Ia mengkritik tulisan menonjolkan PNPM Mandiri Perdesaai) di antara belasan program pemberdayaan. Relevansi tulisan memang demi pemerintah dan masyarakat desa. Ia menyalahkan sebutan “pendamping internasional”, tetapi kenyataannya dokumen utang seluruhnya menulis “pendamping” sebagai consultant. Penerjemahan berorientasi swasta dan pasar ini berlawanan dari misi partisipasi dari-oleh-untuk masyarakat, sebagai awal konsep pendamping (fasilitator) menurut Mubyarto dan Sajogyo (1993) kala membedakan dari “penyuluh”.
Ia menyangsikan ketiadaan efektivitas utang Bank Dunia pada PNPM-MP. Efektivitas PNPM secara nasional terkuak sejak BPS menyampaikan data seluruh desa 2011. Keseluruhan PNPM hanya bermanfaat bagi 14 persen warga miskin.
Biaya pengurangan kemiskinan memang kian mahal sejak pelaksanaan PNPM pada 2007 (Kompas, 12/4/2014). Dari situs Kementerian Keuangan dan BPS diketahui, pengurangan 1 persen orang miskin semula Rp 26 triliun (2000), meningkat pesat Rp 45 triliun (2007), terus meningkat kini Rp 257 triliun (2013).

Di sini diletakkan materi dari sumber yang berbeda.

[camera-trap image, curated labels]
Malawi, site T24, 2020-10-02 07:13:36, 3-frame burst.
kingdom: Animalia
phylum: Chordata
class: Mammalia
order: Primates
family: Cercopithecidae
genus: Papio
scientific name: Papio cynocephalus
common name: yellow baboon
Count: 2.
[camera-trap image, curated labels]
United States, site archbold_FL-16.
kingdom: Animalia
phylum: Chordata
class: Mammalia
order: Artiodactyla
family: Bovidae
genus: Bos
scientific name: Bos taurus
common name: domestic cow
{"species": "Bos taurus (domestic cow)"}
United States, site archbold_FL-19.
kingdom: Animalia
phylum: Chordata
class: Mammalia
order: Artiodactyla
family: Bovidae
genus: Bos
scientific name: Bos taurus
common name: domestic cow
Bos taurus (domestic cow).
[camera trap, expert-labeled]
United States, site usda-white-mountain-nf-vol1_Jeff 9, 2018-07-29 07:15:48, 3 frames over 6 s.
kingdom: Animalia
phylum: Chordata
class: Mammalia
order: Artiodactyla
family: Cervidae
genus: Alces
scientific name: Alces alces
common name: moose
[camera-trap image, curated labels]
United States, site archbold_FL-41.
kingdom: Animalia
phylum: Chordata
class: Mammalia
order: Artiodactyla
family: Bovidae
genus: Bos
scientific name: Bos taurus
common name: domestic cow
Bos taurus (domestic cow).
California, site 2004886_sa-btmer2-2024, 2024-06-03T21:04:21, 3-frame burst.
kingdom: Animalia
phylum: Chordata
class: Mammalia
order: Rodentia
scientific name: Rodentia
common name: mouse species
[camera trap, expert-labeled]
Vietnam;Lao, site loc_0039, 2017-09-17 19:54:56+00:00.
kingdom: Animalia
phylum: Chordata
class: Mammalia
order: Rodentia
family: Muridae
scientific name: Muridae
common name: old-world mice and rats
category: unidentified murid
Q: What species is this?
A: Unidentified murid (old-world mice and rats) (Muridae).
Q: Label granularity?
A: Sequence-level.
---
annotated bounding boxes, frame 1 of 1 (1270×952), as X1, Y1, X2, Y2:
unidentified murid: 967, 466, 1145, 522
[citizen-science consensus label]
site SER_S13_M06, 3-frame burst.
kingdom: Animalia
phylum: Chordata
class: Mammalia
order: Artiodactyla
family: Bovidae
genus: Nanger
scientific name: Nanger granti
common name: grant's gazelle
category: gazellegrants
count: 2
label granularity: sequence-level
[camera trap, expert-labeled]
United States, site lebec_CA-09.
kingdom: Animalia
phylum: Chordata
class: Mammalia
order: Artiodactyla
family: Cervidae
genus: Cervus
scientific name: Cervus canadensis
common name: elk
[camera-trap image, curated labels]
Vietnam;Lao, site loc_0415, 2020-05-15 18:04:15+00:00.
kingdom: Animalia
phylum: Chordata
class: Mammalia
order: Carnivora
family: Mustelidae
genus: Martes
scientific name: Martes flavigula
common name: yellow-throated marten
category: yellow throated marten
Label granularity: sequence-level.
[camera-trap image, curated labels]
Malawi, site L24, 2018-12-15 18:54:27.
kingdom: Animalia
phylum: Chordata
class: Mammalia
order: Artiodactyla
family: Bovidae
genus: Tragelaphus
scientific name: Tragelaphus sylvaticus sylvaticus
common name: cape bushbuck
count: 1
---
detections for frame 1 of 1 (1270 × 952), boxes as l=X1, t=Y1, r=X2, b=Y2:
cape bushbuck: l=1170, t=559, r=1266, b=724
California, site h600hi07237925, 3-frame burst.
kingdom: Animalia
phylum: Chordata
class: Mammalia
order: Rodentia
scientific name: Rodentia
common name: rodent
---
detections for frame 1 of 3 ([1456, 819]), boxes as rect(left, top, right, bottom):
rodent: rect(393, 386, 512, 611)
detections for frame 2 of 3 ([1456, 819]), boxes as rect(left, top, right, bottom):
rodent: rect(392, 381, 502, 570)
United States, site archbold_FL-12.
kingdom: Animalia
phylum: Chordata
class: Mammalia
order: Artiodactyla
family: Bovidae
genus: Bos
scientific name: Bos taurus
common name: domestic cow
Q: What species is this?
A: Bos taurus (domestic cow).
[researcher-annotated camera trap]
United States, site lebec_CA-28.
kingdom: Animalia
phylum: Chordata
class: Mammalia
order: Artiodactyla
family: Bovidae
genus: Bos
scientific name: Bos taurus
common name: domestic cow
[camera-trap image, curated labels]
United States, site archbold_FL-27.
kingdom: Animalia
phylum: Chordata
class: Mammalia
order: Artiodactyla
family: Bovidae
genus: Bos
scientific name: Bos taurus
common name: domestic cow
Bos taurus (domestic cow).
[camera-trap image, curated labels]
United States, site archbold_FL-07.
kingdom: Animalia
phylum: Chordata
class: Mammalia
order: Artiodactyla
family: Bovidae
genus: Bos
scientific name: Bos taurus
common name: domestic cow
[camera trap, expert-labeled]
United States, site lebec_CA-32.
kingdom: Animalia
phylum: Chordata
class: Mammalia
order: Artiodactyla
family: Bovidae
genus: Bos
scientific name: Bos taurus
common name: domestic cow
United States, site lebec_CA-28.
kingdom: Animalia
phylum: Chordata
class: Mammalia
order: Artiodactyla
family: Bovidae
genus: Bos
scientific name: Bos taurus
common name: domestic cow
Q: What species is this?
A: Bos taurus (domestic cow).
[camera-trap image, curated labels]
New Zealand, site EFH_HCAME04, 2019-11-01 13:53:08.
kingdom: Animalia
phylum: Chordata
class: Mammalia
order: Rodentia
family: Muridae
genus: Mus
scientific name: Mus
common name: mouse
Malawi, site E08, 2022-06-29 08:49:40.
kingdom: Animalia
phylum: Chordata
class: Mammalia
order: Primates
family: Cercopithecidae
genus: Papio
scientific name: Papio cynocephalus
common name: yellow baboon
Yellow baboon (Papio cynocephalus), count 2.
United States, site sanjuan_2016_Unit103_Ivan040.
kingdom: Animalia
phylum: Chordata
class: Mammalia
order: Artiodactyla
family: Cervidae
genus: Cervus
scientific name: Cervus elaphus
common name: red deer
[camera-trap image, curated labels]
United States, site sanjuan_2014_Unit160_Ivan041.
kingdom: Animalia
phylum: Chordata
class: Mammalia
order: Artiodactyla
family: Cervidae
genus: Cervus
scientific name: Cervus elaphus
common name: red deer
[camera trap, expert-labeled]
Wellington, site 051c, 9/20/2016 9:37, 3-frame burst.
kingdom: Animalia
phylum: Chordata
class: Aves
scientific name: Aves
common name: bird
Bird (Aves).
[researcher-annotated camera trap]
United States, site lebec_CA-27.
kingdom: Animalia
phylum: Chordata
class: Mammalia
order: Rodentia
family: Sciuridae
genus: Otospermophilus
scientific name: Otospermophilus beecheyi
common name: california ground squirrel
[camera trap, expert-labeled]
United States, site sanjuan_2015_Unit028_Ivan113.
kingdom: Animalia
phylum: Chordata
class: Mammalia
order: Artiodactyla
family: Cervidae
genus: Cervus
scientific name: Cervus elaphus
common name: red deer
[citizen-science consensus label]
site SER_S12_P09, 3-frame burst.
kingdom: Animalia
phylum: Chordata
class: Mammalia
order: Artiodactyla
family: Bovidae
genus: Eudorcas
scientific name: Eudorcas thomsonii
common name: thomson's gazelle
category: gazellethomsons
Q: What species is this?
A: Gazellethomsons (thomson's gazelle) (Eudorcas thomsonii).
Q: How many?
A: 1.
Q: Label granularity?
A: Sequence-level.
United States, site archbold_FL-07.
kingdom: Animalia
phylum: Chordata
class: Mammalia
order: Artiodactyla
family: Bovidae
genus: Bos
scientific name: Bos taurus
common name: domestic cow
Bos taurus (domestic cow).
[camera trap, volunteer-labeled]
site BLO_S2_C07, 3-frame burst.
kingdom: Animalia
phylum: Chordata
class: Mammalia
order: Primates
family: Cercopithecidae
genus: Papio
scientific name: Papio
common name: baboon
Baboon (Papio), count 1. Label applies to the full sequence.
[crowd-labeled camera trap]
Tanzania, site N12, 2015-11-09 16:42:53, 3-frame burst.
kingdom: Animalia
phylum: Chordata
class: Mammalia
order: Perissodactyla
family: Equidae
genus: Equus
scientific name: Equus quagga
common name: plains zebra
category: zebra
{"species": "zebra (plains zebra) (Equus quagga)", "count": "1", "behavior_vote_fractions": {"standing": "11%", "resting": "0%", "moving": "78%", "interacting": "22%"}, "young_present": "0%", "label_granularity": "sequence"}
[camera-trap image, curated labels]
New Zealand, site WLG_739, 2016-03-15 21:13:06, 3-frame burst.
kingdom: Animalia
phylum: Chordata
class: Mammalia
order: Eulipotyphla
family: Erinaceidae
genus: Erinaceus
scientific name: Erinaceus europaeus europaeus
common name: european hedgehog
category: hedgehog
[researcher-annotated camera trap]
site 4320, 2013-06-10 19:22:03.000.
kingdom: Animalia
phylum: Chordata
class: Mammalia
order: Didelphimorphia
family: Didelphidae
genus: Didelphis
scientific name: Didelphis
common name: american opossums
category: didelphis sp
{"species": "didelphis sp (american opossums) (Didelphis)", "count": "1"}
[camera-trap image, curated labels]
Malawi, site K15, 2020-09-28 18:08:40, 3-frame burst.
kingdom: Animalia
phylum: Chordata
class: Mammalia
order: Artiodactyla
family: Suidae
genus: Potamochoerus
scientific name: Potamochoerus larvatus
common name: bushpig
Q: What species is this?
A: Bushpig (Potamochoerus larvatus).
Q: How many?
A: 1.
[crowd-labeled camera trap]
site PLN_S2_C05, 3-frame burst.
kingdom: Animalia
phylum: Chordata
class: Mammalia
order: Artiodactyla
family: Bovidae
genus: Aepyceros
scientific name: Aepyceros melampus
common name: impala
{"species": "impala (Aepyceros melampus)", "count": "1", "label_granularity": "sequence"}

Artinya, data nasional makin menguatkan hilangnya efektivitas program pemberdayaan. Untuk itu, saya mengusulkan pemerintah pusat dan daerah tidak berutang lagi kepada donor. Justru pemerintah desa punya kekuatan dari alokasi dana yang sudah melimpah, akan membayar pendamping atau memilih melakukan pembangunan mandiri.